Revise the items below by replacing each occurrence of "winter boot" with "snow boot", and keep every other part of the items unchanged.

- - -

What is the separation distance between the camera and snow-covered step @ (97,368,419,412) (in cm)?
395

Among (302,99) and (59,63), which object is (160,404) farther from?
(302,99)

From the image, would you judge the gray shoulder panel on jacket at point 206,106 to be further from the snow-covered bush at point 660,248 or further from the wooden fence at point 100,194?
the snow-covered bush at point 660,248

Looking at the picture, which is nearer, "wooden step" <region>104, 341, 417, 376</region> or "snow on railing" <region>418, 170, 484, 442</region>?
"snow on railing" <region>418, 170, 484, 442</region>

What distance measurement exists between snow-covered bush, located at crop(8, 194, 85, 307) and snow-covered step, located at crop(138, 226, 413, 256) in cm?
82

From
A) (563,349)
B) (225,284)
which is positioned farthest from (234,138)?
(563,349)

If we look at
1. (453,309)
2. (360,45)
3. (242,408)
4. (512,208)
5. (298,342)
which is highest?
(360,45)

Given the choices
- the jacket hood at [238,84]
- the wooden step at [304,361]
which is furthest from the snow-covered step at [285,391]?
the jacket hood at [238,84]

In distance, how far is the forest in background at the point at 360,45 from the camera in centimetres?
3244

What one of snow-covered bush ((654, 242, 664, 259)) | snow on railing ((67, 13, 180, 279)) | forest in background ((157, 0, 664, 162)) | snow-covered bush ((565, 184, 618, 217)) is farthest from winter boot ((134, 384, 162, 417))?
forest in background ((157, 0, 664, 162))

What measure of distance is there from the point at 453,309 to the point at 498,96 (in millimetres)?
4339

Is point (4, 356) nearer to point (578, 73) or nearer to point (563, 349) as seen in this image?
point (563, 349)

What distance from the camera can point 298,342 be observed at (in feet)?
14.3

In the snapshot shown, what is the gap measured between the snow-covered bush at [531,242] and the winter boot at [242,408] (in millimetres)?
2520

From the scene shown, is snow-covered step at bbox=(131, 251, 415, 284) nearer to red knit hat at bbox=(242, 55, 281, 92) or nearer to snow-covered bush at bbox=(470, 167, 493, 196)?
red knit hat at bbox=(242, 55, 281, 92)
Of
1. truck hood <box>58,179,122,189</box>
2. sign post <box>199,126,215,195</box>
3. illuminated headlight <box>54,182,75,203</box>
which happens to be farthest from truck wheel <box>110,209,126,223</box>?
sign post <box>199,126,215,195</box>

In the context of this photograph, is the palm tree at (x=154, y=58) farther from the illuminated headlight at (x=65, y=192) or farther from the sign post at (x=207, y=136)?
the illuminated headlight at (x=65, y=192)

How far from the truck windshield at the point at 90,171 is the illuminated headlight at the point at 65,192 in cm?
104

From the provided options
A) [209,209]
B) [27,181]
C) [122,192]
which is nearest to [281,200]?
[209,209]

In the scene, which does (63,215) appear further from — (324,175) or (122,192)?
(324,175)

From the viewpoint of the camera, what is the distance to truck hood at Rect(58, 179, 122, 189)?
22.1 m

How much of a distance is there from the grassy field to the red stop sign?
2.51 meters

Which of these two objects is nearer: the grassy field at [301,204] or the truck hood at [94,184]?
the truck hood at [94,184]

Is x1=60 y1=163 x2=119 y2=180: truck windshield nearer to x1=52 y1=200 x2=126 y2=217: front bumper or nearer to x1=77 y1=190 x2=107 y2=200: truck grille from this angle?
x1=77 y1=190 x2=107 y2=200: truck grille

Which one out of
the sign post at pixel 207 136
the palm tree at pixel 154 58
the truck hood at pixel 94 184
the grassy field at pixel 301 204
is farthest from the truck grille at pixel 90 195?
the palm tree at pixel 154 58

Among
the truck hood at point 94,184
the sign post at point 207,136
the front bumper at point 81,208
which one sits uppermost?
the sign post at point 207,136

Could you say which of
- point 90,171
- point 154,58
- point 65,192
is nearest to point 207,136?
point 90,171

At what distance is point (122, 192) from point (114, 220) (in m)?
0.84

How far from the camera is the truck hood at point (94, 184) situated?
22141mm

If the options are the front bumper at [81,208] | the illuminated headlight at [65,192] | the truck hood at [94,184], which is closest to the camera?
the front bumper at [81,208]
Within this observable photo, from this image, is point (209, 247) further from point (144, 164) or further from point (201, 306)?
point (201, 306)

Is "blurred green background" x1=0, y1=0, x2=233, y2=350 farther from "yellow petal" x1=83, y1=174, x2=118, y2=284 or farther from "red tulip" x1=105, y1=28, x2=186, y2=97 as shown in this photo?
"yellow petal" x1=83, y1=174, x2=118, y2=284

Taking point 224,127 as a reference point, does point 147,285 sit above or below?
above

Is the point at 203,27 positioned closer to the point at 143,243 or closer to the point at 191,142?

- - -

SOLVED EXERCISE:
What is the separation distance between the camera and snow-covered step @ (97,368,419,412) (in cm)?
395

Among (302,99) and (59,63), which object is (160,404) farther from?
(302,99)

From the image, would you judge the gray shoulder panel on jacket at point 206,106 to be further from the snow-covered bush at point 660,248 or further from the wooden fence at point 100,194?
the snow-covered bush at point 660,248

Looking at the picture, which is nearer, "wooden step" <region>104, 341, 417, 376</region> or "snow on railing" <region>418, 170, 484, 442</region>?
"snow on railing" <region>418, 170, 484, 442</region>

What distance measurement exists between snow-covered bush, located at crop(8, 194, 85, 307) and snow-covered step, located at crop(138, 226, 413, 256) in cm?
82

From
A) (563,349)
B) (225,284)
which is positioned farthest from (234,138)?
(563,349)

If we look at
1. (453,309)
2. (360,45)
3. (242,408)
4. (512,208)
5. (298,342)
which is highest?
(360,45)

Given the choices
- the jacket hood at [238,84]
- the wooden step at [304,361]
which is furthest from the snow-covered step at [285,391]?
the jacket hood at [238,84]

In distance, how far is the forest in background at the point at 360,45 from the camera in centimetres?
3244

What one of snow-covered bush ((654, 242, 664, 259)) | snow on railing ((67, 13, 180, 279)) | forest in background ((157, 0, 664, 162)) | snow-covered bush ((565, 184, 618, 217)) is farthest from snow boot ((134, 384, 162, 417))?
forest in background ((157, 0, 664, 162))

What measure of distance is there from the point at 453,309 to the point at 498,96 (in millimetres)?
4339

Is point (4, 356) nearer to point (578, 73) or nearer to point (563, 349) as seen in this image?
point (563, 349)

What distance from the camera can point 298,342 be observed at (in feet)?
14.3

In the snapshot shown, what is the gap measured between the snow-covered bush at [531,242] and the snow boot at [242,408] (in millimetres)?
2520

From the scene shown, is snow-covered step at bbox=(131, 251, 415, 284) nearer to red knit hat at bbox=(242, 55, 281, 92) or nearer to snow-covered bush at bbox=(470, 167, 493, 196)?
red knit hat at bbox=(242, 55, 281, 92)
Of
1. truck hood <box>58,179,122,189</box>
2. sign post <box>199,126,215,195</box>
3. illuminated headlight <box>54,182,75,203</box>
which happens to be farthest from truck wheel <box>110,209,126,223</box>?
sign post <box>199,126,215,195</box>

In the context of this photograph, is the palm tree at (x=154, y=58) farther from the illuminated headlight at (x=65, y=192) or farther from the sign post at (x=207, y=136)?
the illuminated headlight at (x=65, y=192)

How far from the truck windshield at the point at 90,171 is the illuminated headlight at the point at 65,192 in cm?
104

From the provided options
A) [209,209]
B) [27,181]
C) [122,192]
which is nearest to [281,200]?
[209,209]

In the scene, which does (63,215) appear further from — (324,175) or (122,192)?
(324,175)

From the viewpoint of the camera, what is the distance to truck hood at Rect(58, 179, 122, 189)?
22.1 m

How much of a distance is there from the grassy field to the red stop sign?
2.51 meters

Which of these two objects is nearer: the grassy field at [301,204] or the truck hood at [94,184]?
the truck hood at [94,184]

Is x1=60 y1=163 x2=119 y2=180: truck windshield nearer to x1=52 y1=200 x2=126 y2=217: front bumper or nearer to x1=77 y1=190 x2=107 y2=200: truck grille from this angle?
x1=77 y1=190 x2=107 y2=200: truck grille

Which one out of
the sign post at pixel 207 136
the palm tree at pixel 154 58
the truck hood at pixel 94 184
the grassy field at pixel 301 204
is farthest from the truck grille at pixel 90 195?
the palm tree at pixel 154 58

Among
the truck hood at point 94,184
the sign post at point 207,136
the front bumper at point 81,208
which one sits uppermost?
the sign post at point 207,136

Could you say which of
- point 90,171
- point 154,58
- point 65,192
is nearest to point 207,136?
point 90,171

At what distance is point (122, 192) from point (114, 220) (in m)?
0.84

How far from the camera is the truck hood at point (94, 184) situated?
22141mm

If the options are the front bumper at [81,208] | the illuminated headlight at [65,192] | the truck hood at [94,184], which is closest to the camera?
the front bumper at [81,208]
Within this observable photo, from this image, is point (209, 247) further from point (144, 164) or further from point (201, 306)?
point (201, 306)

Is "blurred green background" x1=0, y1=0, x2=233, y2=350 farther from "yellow petal" x1=83, y1=174, x2=118, y2=284 or farther from "red tulip" x1=105, y1=28, x2=186, y2=97 as shown in this photo?
"yellow petal" x1=83, y1=174, x2=118, y2=284

Taking point 224,127 as a reference point, does point 147,285 sit above or below?
above

Is the point at 203,27 positioned closer to the point at 143,243 or closer to the point at 191,142?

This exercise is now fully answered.